Figure 8: Space layout of grouting sleeve multi-path detection. (a) Left side view of pulp outlet (b) Right side view of grouting port

As shown in Fig. 9, each type of precast grouting sleeve contains four different compactness levels. As shown in Fig. 10, for these precast sleeves with different compactness levels, we used a multipath cross-detection method to obtain three-dimensional acoustic field distribution information inside the sleeve.

Figure 9: Grouting sleeve

Figure 10: Detection system

The specific acquisition parameter settings are shown in Table 2.

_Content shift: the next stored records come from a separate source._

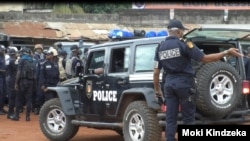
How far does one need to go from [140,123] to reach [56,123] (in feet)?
7.78

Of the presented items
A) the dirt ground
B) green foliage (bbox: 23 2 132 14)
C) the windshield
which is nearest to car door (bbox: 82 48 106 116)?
the dirt ground

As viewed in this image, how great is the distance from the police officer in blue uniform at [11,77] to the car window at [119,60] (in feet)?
17.2

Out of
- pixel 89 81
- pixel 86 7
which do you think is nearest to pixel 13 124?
pixel 89 81

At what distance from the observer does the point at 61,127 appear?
32.1 feet

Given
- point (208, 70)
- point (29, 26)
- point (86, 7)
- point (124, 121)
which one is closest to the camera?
point (208, 70)

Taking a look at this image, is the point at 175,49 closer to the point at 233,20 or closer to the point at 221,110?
the point at 221,110

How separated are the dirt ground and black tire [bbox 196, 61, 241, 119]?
215 centimetres

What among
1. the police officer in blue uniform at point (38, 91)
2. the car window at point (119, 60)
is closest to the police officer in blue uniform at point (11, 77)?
the police officer in blue uniform at point (38, 91)

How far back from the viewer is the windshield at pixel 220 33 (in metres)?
7.92

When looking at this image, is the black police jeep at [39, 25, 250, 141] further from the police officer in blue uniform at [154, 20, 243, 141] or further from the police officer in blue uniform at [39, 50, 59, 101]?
the police officer in blue uniform at [39, 50, 59, 101]

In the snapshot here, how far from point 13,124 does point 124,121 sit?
16.2 feet

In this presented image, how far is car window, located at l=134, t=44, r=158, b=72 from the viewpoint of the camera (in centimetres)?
815

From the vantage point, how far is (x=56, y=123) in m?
9.84

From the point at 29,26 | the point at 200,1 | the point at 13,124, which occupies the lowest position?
the point at 13,124
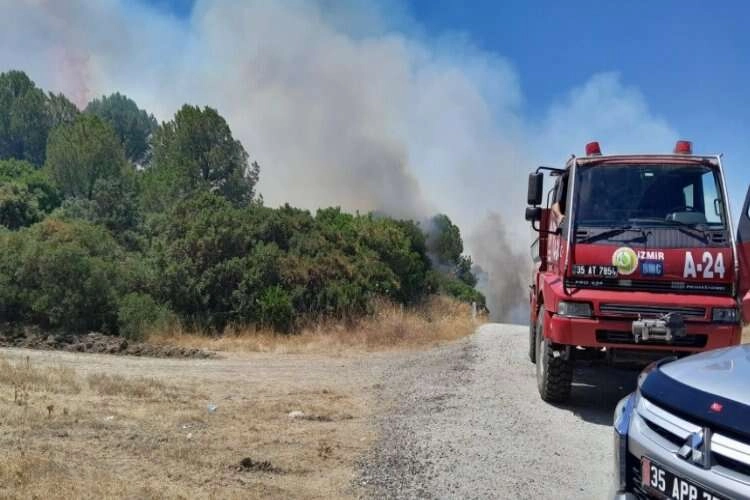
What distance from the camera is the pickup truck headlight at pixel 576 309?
689 cm

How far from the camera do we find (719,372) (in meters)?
3.13

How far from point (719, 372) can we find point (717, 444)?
1.85 ft

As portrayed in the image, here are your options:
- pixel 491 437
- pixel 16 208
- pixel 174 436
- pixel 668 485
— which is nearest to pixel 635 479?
pixel 668 485

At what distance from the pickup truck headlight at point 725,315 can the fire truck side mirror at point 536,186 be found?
2.27 m

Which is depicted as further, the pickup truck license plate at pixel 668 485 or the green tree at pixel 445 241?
the green tree at pixel 445 241

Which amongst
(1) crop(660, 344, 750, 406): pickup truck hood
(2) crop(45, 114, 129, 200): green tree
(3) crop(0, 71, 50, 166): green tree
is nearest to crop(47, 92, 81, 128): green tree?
(3) crop(0, 71, 50, 166): green tree

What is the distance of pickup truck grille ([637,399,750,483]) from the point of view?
100 inches

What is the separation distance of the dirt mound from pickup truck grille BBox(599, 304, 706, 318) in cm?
973

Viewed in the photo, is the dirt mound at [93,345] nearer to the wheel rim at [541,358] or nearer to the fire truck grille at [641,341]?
the wheel rim at [541,358]

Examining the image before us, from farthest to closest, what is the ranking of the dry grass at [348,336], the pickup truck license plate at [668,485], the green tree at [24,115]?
the green tree at [24,115] < the dry grass at [348,336] < the pickup truck license plate at [668,485]

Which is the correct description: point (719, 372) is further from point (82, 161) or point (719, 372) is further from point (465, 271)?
point (82, 161)

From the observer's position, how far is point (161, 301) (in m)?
19.1

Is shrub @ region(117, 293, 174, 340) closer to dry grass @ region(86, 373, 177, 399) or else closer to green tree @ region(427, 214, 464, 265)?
dry grass @ region(86, 373, 177, 399)

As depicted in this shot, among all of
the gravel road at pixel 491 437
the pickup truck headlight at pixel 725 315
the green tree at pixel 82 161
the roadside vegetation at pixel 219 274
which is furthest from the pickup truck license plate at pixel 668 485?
the green tree at pixel 82 161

It should be noted that the reasonable configuration of parameters is crucial for improving signal quality and detection accuracy. By employing a transmitter-receiver position rotation strategy, the reliability and reproducibility of the detection results were effectively improved. Through the aforementioned hardware configuration, detection network design, and parameter optimization, the ultrasonic detection system developed in this study can accurately capture the acoustic characteristics of the fill level inside the grouting sleeves, providing high-quality experimental data support for subsequent fill level identification and quantitative analysis.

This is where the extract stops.